The Wellcome Trust today provided an update on the status of the TKM-Ebola-Guinea drug clinical trial in Sierra Leone.
The study is no longer recruiting patients after reaching a pre-defined endpoint. Early results indicated that continued enrollment to the study, which has been running since March 2015, was unlikely to demonstrate an overall therapeutic benefit to patients.
TKM-Ebola-Guinea is a synthetic small interfering RNA (siRNA) therapeutic developed and manufactured by Tekmira Pharmaceuticals.
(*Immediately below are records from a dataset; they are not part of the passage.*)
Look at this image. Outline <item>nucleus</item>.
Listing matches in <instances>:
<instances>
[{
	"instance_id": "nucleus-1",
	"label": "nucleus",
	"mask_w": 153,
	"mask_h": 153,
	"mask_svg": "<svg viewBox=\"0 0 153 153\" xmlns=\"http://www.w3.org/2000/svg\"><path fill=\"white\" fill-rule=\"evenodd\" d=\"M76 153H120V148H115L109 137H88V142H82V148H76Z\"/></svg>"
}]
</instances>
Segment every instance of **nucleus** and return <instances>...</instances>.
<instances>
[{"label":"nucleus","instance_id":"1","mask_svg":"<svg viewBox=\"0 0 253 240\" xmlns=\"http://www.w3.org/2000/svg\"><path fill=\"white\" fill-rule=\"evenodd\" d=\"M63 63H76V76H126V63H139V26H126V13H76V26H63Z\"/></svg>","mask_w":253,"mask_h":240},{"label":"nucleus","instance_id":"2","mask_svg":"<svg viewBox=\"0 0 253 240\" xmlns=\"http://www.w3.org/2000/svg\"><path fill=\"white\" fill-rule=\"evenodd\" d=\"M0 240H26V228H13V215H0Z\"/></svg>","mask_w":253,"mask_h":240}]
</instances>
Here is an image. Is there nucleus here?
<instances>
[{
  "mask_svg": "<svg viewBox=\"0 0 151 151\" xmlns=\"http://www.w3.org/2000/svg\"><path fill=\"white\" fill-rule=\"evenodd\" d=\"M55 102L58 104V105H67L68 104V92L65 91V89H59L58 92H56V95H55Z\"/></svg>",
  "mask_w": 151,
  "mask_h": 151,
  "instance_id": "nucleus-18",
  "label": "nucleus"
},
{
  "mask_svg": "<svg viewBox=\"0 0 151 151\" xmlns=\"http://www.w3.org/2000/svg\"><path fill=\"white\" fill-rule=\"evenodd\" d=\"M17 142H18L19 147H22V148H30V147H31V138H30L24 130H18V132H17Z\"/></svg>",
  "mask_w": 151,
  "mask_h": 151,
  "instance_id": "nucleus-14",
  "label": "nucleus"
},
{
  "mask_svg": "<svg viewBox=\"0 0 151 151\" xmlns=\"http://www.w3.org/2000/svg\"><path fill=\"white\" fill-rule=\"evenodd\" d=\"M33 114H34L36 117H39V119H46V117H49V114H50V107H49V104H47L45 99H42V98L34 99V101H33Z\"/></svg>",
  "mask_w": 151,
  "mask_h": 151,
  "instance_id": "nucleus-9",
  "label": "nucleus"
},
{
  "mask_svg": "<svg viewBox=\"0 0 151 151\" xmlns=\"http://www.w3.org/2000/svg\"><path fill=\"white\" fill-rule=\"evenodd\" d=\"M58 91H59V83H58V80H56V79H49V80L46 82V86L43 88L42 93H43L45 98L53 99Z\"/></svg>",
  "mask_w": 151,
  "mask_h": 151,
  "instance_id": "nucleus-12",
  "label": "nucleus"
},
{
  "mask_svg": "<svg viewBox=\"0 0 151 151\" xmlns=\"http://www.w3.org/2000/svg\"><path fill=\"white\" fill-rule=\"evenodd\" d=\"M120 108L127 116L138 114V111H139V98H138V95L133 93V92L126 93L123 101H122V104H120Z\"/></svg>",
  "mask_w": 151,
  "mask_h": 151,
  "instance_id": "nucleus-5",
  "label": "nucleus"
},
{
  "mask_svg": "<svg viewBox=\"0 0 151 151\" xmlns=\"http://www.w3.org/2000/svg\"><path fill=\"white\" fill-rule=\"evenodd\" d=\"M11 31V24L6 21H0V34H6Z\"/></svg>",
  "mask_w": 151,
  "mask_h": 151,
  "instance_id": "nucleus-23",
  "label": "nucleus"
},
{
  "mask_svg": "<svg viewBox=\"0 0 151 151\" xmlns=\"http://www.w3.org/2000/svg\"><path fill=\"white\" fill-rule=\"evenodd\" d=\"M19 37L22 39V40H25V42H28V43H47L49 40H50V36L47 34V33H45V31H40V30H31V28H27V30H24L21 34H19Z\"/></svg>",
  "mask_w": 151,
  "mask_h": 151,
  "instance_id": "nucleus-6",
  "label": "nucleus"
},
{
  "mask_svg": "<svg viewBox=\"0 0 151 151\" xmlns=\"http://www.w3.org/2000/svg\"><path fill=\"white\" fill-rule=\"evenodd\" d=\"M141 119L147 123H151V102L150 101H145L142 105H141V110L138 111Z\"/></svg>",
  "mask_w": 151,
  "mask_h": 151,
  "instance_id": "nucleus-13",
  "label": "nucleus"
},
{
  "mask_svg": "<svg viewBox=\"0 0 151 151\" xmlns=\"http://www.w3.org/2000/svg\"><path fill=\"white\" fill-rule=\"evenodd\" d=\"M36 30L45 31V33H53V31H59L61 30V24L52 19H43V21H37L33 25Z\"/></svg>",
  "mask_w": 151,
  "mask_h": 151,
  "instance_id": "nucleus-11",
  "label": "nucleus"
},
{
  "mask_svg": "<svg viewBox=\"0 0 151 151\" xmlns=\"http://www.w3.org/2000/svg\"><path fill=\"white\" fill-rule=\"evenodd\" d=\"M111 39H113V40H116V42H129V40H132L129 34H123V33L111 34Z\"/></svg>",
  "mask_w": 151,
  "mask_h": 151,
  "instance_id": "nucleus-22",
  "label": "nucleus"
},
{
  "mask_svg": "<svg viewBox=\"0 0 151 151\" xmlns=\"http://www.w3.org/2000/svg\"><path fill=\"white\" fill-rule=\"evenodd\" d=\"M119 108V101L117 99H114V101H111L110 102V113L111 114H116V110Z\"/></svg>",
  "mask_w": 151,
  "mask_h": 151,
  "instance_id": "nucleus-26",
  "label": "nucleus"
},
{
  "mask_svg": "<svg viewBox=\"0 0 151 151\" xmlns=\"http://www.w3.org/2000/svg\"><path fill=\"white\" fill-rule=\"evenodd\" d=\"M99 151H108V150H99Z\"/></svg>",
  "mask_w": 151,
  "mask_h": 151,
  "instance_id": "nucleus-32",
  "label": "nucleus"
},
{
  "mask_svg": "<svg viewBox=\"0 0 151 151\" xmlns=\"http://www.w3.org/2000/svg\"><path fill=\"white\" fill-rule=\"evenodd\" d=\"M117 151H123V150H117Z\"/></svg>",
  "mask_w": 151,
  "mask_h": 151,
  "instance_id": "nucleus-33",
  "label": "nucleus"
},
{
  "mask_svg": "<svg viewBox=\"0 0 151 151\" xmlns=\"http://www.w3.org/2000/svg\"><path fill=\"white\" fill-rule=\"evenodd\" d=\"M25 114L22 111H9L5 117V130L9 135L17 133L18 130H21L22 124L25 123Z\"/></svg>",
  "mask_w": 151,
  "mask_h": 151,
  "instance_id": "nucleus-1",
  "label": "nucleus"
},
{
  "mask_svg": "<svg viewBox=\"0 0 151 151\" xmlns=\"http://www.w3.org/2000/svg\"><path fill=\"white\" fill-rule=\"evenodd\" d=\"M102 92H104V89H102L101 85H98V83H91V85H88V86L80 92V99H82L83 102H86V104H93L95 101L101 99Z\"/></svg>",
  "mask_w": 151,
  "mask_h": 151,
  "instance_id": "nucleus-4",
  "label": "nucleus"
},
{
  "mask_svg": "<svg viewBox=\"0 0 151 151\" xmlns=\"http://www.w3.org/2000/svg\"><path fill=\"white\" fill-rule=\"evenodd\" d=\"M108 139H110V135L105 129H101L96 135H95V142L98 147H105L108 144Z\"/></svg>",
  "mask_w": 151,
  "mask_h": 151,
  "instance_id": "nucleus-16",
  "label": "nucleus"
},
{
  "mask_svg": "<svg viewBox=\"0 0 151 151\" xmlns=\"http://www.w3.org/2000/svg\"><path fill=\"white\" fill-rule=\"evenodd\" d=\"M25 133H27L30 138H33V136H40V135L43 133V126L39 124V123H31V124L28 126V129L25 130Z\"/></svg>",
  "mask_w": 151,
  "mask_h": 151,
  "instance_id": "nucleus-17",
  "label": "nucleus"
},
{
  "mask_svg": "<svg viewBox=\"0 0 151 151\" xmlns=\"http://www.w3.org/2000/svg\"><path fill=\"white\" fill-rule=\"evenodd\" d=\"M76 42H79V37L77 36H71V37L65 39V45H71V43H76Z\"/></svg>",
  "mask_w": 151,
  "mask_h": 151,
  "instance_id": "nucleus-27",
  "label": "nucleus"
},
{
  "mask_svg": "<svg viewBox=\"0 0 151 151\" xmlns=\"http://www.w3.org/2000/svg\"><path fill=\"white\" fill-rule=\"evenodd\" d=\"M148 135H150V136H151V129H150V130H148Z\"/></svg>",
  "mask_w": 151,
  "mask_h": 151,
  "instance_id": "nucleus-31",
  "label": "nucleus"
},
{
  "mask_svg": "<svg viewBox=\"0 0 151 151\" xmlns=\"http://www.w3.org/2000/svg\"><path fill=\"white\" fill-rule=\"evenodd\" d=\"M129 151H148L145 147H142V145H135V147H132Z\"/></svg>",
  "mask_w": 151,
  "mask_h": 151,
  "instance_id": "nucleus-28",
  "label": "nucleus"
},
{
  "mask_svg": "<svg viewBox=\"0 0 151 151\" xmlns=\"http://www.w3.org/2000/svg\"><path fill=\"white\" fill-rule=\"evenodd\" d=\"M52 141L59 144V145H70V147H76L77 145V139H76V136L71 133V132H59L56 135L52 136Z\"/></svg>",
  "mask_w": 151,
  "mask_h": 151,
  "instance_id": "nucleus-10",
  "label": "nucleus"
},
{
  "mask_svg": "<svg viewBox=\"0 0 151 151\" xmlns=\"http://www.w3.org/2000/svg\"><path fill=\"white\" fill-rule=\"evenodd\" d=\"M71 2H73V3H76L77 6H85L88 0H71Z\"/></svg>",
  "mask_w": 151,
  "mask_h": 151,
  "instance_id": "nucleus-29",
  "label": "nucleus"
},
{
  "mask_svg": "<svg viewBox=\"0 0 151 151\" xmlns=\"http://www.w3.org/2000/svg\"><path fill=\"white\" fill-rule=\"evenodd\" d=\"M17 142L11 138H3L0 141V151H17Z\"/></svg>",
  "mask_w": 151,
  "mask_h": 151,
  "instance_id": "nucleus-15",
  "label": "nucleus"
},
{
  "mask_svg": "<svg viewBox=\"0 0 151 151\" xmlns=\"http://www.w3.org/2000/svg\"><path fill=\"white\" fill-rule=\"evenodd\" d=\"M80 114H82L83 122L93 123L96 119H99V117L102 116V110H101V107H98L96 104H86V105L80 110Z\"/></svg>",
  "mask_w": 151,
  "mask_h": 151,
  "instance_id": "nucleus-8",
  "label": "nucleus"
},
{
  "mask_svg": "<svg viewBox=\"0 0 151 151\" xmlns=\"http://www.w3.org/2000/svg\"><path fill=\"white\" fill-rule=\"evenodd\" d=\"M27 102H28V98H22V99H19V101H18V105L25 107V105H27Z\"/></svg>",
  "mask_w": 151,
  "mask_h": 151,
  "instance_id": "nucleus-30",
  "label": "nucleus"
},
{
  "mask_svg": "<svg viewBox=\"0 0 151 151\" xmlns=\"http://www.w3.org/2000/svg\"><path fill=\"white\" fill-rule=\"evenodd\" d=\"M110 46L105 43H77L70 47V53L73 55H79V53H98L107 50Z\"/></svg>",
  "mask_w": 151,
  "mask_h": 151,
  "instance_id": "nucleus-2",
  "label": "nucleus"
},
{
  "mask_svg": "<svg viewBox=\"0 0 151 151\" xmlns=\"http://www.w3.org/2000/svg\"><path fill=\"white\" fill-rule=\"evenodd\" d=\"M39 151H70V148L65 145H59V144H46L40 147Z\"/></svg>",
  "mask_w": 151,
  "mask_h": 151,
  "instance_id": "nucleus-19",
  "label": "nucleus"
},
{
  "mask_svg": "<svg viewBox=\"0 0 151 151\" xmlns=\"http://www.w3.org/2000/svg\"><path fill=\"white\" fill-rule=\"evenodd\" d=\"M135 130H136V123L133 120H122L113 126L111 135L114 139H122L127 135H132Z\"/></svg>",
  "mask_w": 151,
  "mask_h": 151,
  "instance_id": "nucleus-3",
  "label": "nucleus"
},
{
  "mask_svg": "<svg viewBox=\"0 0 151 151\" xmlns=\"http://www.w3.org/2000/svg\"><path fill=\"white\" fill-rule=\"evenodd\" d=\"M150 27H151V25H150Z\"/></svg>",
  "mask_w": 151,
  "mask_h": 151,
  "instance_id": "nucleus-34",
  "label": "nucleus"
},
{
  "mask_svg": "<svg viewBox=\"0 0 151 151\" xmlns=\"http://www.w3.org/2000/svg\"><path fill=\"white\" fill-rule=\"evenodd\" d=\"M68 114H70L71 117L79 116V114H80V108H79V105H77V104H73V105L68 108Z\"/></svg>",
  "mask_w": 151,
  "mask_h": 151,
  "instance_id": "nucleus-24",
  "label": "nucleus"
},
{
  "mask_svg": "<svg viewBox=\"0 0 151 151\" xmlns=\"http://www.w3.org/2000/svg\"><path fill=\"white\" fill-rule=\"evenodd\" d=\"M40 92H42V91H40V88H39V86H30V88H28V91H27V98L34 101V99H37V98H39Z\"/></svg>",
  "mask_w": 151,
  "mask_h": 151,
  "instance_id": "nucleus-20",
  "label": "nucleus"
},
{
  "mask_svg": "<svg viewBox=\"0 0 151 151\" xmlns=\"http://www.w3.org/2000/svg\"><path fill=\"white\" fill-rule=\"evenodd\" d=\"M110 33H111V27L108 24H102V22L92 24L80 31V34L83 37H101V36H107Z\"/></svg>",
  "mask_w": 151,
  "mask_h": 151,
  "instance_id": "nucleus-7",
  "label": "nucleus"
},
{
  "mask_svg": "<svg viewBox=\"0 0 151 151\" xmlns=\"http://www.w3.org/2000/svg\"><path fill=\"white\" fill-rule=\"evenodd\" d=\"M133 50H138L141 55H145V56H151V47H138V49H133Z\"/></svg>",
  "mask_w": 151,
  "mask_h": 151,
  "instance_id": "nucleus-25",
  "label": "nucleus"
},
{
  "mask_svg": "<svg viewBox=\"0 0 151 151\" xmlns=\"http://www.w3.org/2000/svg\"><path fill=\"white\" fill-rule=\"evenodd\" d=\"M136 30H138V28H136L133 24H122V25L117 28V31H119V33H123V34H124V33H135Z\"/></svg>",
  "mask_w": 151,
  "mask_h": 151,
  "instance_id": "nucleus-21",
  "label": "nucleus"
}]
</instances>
It is one of a number of candidate Ebola treatments to be evaluated through the Wellcome Trust Ebola therapeutics platform, which was set up in September 2014 to enable multiple partners to quickly establish clinical trials at existing Ebola treatment centers.
The TKM-Ebola-Guinea research team is currently analyzing the data collected during the trial and will make the results available as soon as possible.
The single-arm phase II study (RAPIDE-TKM), is led by Professor Peter Horby of the University of Oxford on behalf of the International Severe Acute Respiratory and Emerging Infection Consortium (ISARIC) in collaboration with the College of Medicine and Allied Health Sciences in Sierra Leone. The study is funded by the Wellcome Trust.
“It is a great tribute to our colleagues in Sierra Leone that the trial has been run so efficiently and that we now have substantial experience on the use of TKM-Ebola-Guinea in patients with Ebola,” said Professor Peter Horby, Associate Professor of Infectious Diseases and Global Health at the University of Oxford and Chief Investigator of the study. “While the trial has reached a statistical endpoint, and has therefore completed, final conclusions on the efficacy and tolerability of the drug must await full analysis of the data.”